Shakespeare is easy in comparison to say Chaucer, or other 'olde' English texts. If children leaving secondary school could read Shakespeare - obviously one of the easier plays - we'd see a dramatic increase in the quality of written and spoken English.
I feel strongly about this as a Literature graduate and will concede that I look at this from a biased viewpoint, but at GCSE I never considered Macbeth for example particularly hard-reading.
So it is almost certainly the teaching we should be examining.
There is no way Macbeth is remotely easy-reading to the average kid. I mean, once you look up all the words it's OK, but lets take this extract from Act I as an example.
Doubtful it stood;
As two spent swimmers, that do cling together
And choke their art.

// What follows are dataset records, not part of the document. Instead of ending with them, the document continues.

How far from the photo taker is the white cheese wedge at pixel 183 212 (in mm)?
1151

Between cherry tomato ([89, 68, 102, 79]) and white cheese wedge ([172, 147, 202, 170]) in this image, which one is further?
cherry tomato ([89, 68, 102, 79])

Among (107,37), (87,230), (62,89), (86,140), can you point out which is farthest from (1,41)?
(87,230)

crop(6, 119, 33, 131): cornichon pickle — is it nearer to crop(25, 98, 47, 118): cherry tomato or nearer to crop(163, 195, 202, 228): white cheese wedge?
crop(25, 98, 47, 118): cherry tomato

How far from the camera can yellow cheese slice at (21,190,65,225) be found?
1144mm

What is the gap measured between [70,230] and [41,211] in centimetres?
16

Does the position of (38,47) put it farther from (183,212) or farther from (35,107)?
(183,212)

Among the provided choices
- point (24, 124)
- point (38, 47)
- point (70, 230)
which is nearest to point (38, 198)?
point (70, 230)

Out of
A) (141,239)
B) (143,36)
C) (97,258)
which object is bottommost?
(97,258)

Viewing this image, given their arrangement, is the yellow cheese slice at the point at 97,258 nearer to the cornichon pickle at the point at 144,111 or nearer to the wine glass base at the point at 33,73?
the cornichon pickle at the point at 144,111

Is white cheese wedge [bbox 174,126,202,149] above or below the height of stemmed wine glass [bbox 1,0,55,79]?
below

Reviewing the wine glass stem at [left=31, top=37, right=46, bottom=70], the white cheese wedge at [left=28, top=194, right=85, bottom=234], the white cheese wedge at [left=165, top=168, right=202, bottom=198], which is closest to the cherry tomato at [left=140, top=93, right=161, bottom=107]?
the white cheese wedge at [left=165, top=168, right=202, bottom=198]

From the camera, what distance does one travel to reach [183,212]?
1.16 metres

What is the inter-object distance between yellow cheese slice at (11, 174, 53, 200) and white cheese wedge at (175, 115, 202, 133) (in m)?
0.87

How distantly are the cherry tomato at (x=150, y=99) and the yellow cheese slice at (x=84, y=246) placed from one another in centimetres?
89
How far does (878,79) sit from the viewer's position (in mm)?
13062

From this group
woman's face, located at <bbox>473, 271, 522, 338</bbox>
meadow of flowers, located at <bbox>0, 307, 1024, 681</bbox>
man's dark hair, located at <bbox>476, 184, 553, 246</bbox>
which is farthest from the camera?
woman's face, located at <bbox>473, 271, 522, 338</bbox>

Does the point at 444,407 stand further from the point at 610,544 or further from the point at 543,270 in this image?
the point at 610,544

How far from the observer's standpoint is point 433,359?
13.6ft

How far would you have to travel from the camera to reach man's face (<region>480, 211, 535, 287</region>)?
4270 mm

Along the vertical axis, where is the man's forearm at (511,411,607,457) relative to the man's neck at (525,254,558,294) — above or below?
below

The merciless Macdonwald--
Worthy to be a rebel, for to that
The multiplying villanies of nature
Do swarm upon him--from the western isles
Of kerns and gallowglasses is supplied;
And fortune, on his damned quarrel smiling,
Show'd like a rebel's whore: but all's too weak:
For brave Macbeth--well he deserves that name--
Disdaining fortune, with his brandish'd steel,
Which smoked with bloody execution,
Like valour's minion carved out his passage
Till he faced the slave;
Which ne'er shook hands, nor bade farewell to him,
Till he unseam'd him from the nave to the chaps,
And fix'd his head upon our battlements.
Give that to a 15 year old and tell him to read it and see how much he genuinely understands. It's a doddle compared to Chaucer, but going through a whole play of that is difficult stuff. And Macbeth is by no means one of his harder plays to get through.